Ed made a point that it is much better to follow an evolutionary approach (similarly to how web developed over time) rather than strict, “documentation driven” process, as is the case with most current SDI projects. The simple reason is that you don’t have to understand everything up-front to build your SDI. The capabilities may evolve as needs expand. And you can adjust your “definitions” as you discover more and more about the data you deal with. In an evolutionary rather than prescriptive way. It is a very valid argument since it is very, very hard to categorise the data according to strict rules, especially if you cannot predict how the data will evolve over time.

[source: Ed Parsons, Google Geospatial Technoloist]

The above table contrasts the two approaches. On one side you have traditional SDIs with strict OGC/ISO metadata standards and web portals with search functionality - all built on Service Oriented Architecture (SOA) principles and with SOAP service (Simple Object Access Protocol) as the main conduit of information. Actually, the whole set up is much more complex as, in order to work properly, it requires formalised “discovery” module - a registry that follows Universal Description, Discovery and Integration (UDDI) protocol and a “common language” for describing available services (that is, Web Service Description Language or WSDL in short). And IF you can access the data (big “if” because most public access SDI projects do not go as far) it will most likely be in a “heavy duty” Geographic Markup Language (GML) format (conceived over a decade ago but still mostly misunderstood by software vendors as well as potential users). No wonder that building SDI based on such complex principles poses a major challenge. And even in this day and age the performance of such constructed SDI may not be up to scratch as it involves very inefficient processes (“live” multidimensional queries, multiple round trips of packets of data, etc).

On the other side you have the best of web, developed in an evolutionary fashion over the last 15 years: unstructured text search capabilities delivered by Google and other search engines (dynamically indexed and heavily optimised for performance), simple yet efficient RESTful service (according to Ed Parsons, not many are choosing to use SOAP these days) and simpler and lighter data delivery formats like KML, GeoRSS or GeoJSON (that have a major advantage – the content can be indexed by search engines and therefore making the datasets discoverable!). As this is much simpler setup it is gaining a widespread popularity amongst “lesser geeks”. US government portal data.gov is the best example of where this approach is proving its worth.

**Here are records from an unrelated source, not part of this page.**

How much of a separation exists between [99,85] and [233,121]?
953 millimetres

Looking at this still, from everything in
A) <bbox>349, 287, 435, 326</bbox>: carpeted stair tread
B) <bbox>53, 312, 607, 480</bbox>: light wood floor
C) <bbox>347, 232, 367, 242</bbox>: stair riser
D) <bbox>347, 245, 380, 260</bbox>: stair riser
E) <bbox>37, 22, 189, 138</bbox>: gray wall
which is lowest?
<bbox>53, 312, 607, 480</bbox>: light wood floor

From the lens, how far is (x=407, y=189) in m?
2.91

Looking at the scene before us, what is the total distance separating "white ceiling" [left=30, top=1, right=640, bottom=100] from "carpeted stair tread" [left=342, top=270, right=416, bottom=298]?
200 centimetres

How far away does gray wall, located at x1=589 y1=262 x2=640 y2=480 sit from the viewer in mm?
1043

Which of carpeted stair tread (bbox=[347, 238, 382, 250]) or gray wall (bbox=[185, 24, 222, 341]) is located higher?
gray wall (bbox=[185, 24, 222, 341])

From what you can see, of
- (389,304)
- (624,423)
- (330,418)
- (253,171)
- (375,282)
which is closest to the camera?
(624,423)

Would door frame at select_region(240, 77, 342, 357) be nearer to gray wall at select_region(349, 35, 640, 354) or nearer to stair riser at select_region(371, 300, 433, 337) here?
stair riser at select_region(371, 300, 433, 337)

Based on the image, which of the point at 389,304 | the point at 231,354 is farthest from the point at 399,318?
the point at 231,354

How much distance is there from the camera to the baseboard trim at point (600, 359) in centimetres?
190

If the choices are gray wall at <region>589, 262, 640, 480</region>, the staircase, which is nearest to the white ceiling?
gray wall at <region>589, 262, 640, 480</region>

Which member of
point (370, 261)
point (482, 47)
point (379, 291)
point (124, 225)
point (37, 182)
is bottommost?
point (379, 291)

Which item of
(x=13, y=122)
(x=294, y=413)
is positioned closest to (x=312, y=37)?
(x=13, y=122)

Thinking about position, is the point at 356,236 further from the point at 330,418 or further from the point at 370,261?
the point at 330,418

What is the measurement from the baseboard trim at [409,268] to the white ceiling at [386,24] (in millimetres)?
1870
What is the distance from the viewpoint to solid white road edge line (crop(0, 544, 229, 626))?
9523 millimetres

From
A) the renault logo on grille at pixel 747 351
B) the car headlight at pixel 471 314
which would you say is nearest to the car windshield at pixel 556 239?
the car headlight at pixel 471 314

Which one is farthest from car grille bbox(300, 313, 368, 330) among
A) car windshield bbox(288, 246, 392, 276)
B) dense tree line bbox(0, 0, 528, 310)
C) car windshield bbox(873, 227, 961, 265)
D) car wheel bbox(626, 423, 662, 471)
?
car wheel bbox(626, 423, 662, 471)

The key lesson is, if you want to get it working – keep it simple and do not separate metadata from your data to allow easy discovery of the information. And let the community of interest define what is important rather than prescribe upfront a rigid solution. The bottom line is that Google strength is in making sense of chaos that is in cyberspace so it should be no surprise that Ed is advocating similar approach to dealing with chaos of spatial data. But can the solution be really so simple?

The key issue is that most of us, especially scientists, would like to have a definite answer when we search for the right information. That is: “There are 3 data sets matching your search criteria” rather than: “There are 30,352 datasets found, first 100 closest matches are listed below…” (ie. the “Google way”). There is always that uncertainty, “Is there something better/ more appropriate out there or should I accept what Google is serving as the top search result?... What if I choose the incomplete or not the latest version of the dataset?”… So the need for highly structured approach to classify and manage spatial information is understandable but it comes at a heavy cost (both time and money) and in the end it can serve only the needs of a small and well defined group of users. “The web” approach can certainly bring quick results and open up otherwise inaccessible stores of spatial information to masses but I doubt it can easily address the issue of “the most authoritative source” that is so important with spatial information. In the end, the optimal solution will probably be a hybrid of the two approaches but one thing is certain, we will arrive at that optimal solution by evolution and not by design!